5.4 Exploration and Exploitation

We’ve now covered several different methods for an agent to learn an optimal policy, and emphasized that “sufficient exploration” is necessary for this, without really elaborating on what “sufficient” means. In the following sections, we’ll discuss two methods for distributing time between exploration and exploitation: \(\epsilon\)-greedy policies and exploration functions.

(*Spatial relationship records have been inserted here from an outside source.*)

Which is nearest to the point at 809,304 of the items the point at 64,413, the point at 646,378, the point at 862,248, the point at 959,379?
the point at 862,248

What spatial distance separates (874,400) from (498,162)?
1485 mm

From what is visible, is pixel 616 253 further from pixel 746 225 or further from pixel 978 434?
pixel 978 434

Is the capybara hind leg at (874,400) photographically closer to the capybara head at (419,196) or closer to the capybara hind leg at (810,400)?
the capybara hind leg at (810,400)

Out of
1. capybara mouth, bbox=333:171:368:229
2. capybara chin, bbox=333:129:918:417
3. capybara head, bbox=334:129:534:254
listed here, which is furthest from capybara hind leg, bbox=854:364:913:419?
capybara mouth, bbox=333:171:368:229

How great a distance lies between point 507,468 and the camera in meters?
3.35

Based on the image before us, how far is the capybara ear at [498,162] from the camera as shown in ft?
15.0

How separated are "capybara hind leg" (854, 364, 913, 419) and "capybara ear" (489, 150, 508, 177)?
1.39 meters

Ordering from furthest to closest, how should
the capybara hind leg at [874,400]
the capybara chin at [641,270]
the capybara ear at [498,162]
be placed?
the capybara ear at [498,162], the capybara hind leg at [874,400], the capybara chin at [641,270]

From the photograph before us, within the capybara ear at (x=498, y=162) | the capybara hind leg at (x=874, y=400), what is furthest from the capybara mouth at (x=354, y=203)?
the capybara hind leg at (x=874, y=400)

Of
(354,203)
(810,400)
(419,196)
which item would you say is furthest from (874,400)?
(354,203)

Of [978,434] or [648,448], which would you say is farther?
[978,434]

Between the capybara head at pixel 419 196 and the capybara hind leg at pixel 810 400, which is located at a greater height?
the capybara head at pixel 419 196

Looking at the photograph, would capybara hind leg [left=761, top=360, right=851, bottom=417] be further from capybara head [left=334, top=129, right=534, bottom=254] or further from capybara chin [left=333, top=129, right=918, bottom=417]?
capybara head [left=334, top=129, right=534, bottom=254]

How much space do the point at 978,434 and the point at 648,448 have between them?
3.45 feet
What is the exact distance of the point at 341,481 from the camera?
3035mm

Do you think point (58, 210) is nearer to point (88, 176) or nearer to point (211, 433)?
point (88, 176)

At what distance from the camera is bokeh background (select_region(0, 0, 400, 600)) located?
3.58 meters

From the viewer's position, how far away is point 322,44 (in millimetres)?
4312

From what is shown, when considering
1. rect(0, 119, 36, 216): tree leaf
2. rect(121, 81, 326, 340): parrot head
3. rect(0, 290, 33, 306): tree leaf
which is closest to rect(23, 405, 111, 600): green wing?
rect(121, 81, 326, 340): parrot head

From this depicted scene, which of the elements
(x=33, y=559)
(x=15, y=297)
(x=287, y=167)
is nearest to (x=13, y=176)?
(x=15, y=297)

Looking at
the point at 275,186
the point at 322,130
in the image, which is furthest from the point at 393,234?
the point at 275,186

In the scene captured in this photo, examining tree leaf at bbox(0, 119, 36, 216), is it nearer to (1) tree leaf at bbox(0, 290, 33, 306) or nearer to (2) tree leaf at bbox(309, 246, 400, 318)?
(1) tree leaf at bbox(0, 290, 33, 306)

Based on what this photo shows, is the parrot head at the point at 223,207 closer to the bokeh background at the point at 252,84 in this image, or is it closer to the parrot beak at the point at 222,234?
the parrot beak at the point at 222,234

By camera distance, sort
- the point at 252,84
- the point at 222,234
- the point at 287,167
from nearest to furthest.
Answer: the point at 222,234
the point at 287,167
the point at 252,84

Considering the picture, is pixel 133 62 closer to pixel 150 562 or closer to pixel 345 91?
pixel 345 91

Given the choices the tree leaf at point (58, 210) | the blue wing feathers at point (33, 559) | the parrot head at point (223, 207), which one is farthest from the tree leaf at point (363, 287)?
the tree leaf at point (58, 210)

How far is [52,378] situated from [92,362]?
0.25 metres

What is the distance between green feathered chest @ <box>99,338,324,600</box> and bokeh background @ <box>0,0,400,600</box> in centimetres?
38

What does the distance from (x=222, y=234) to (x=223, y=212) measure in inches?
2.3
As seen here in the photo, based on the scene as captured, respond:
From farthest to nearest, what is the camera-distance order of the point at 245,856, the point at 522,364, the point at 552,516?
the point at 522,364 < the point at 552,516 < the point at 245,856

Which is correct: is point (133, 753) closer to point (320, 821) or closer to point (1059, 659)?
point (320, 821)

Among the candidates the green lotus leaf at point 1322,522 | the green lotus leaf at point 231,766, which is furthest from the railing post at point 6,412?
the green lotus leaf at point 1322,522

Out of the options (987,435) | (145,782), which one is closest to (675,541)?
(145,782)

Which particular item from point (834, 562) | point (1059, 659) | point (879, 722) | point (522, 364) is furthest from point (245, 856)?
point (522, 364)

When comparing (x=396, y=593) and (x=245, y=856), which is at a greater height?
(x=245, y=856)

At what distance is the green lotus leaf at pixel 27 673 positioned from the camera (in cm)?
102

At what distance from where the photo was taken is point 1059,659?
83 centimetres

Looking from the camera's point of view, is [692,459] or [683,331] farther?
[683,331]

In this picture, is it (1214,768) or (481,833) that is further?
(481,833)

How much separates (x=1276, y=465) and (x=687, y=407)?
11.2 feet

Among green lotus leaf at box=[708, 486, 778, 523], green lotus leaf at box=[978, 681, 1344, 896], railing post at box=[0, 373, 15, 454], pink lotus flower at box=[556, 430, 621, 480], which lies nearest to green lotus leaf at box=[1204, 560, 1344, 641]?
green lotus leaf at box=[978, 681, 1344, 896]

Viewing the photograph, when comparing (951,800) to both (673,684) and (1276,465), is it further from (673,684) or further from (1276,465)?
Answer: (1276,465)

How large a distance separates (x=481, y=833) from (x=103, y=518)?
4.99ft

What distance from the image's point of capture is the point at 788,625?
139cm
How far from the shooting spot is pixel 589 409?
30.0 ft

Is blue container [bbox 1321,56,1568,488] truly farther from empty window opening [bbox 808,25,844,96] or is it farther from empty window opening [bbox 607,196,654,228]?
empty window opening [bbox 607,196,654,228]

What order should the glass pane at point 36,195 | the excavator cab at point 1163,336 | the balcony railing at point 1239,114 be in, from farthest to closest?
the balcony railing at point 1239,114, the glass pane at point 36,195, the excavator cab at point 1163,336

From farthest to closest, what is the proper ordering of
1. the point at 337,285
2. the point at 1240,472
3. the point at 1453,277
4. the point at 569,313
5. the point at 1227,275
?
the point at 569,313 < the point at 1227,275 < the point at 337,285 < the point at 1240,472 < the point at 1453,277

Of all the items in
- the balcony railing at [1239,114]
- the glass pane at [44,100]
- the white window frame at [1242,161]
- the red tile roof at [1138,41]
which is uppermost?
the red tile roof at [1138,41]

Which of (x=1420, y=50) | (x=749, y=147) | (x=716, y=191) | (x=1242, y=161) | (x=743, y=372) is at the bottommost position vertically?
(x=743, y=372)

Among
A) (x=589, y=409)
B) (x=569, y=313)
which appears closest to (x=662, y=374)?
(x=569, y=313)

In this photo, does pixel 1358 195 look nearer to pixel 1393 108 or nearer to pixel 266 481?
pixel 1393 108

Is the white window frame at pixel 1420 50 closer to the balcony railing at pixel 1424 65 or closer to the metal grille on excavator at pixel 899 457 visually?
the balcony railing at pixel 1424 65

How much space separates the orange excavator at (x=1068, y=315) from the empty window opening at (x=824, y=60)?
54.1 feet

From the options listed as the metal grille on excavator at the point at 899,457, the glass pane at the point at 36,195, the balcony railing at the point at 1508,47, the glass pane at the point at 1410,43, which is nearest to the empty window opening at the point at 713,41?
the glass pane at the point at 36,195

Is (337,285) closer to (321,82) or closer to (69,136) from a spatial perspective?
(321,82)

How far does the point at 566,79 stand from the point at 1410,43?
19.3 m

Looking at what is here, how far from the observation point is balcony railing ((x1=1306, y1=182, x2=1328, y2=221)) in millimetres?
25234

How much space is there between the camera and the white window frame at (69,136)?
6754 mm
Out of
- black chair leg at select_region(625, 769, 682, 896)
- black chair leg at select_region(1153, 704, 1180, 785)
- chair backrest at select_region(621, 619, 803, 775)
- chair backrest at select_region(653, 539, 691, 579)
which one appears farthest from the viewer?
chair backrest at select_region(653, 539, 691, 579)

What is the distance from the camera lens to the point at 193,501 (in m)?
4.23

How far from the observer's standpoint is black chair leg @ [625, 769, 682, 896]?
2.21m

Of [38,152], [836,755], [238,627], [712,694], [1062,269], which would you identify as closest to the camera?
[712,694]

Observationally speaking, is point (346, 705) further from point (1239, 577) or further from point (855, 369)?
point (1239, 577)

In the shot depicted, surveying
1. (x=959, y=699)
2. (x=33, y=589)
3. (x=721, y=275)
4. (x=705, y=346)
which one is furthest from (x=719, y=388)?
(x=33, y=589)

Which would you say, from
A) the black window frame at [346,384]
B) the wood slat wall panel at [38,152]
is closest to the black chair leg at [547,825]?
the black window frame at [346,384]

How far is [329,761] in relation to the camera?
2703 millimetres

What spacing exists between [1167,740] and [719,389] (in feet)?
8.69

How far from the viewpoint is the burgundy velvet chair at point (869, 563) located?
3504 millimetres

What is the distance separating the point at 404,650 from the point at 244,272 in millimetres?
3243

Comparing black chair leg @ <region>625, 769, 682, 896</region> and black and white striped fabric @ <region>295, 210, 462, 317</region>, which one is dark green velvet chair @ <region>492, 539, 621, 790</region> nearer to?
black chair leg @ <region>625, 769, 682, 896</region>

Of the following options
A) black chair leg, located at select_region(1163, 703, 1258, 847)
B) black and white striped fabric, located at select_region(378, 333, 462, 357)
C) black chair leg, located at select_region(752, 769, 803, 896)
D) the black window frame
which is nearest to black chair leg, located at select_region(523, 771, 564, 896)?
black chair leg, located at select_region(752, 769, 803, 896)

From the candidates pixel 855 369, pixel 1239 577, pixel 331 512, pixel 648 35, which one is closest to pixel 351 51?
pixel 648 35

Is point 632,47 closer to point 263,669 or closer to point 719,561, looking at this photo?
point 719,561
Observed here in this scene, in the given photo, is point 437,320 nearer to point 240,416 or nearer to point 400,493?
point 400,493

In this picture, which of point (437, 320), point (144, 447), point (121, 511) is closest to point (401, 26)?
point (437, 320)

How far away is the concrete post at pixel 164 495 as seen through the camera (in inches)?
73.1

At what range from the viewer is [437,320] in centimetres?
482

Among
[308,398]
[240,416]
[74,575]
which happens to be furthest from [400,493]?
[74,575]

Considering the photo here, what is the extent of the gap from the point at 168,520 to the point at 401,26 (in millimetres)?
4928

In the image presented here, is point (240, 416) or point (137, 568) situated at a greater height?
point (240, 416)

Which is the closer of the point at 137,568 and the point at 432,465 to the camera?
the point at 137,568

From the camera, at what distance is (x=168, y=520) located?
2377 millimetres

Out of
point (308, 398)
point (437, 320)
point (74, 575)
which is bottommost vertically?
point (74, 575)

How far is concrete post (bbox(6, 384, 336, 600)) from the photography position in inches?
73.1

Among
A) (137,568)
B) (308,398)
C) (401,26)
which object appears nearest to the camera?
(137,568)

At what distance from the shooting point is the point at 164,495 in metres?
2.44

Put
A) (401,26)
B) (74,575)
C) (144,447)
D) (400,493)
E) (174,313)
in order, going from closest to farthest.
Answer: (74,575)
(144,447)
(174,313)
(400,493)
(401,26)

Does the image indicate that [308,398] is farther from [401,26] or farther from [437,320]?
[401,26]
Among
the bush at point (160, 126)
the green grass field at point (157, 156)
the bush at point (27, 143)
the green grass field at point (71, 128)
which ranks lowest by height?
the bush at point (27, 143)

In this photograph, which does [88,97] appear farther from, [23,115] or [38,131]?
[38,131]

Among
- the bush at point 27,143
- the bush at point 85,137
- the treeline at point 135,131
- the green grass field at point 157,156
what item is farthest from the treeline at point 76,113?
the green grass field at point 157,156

5.4.1 \(\varepsilon\)-Greedy Policies

Agents following an \(\epsilon\)-greedy policy define some probability \(0 \leq \epsilon \leq 1\), and act randomly and explore with probability \(\epsilon\). Accordingly, they follow their current established policy and exploit with probability \((1 - \epsilon)\). This is a very simple policy to implement, yet can still be quite difficult to handle. If a large value for \(\epsilon\) is selected, then even after learning the optimal policy, the agent will still behave mostly randomly. Similarly, selecting a small value for \(\epsilon\) means the agent will explore infrequently, leading Q-learning (or any other selected learning algorithm) to learn the optimal policy very slowly. To get around this, \(\epsilon\) must be manually tuned and lowered over time to see results.

5.4.2 Exploration Functions

The issue of manually tuning \(\epsilon\) is avoided by exploration functions, which use a modified Q-value iteration update to give some preference to visiting less-visited states. The modified update is as follows:

\[Q(s, a) \leftarrow (1-\alpha)Q(s, a) + \alpha \cdot [R(s, a, s') + \gamma \max_{a'} f(s', a')]\]

where \(f\) denotes an exploration function. There exists some degree of flexibility in designing an exploration function, but a common choice is to use:

\[f(s, a) = Q(s, a) + \frac{k}{N(s, a)}\]

with \(k\) being some predetermined value, and \(N(s, a)\) denoting the number of times Q-state \((s, a)\) has been visited. Agents in a state \(s\) always select the action that has the highest \(f(s, a)\) from each state, and hence never have to make a probabilistic decision between exploration and exploitation. Instead, exploration is automatically encoded by the exploration function, since the term \(\frac{k}{N(s, a)}\) can give enough of a “bonus” to some infrequently-taken action such that it is selected over actions with higher Q-values. As time goes on and states are visited more frequently, this bonus decreases towards \(0\) for each state and \(f(s, a)\) regresses towards \(Q(s, a)\), making exploitation more and more exclusive.